**MATERIAL:**
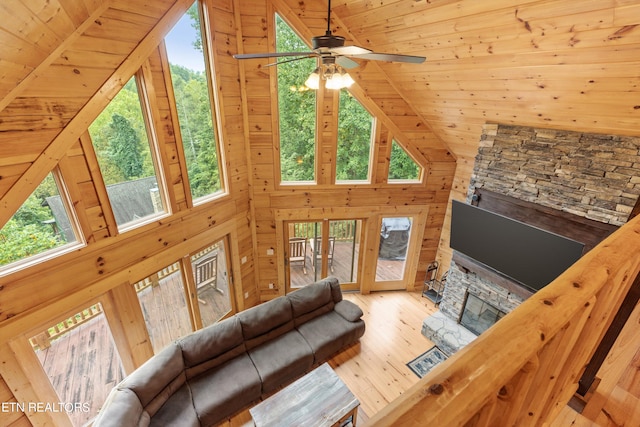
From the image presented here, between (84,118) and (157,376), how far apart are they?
286 centimetres

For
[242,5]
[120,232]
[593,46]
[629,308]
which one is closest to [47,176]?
[120,232]

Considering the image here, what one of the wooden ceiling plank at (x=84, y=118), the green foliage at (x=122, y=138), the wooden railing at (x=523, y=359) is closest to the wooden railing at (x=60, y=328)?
the wooden ceiling plank at (x=84, y=118)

**STATED TASK:** Reproduce every line of the records above word for word, omitting the pictures.

**COMPLETE OUTPUT:**
From the image presented here, between (84,118) and (157,376), how far apart are they?
286 centimetres

For
[242,5]
[120,232]
[593,46]
[629,308]
which one is closest to [47,176]?
[120,232]

Considering the image here, what one of the wooden ceiling plank at (x=84, y=118), the green foliage at (x=122, y=138), the wooden railing at (x=523, y=359) is closest to the wooden railing at (x=60, y=328)?
the wooden ceiling plank at (x=84, y=118)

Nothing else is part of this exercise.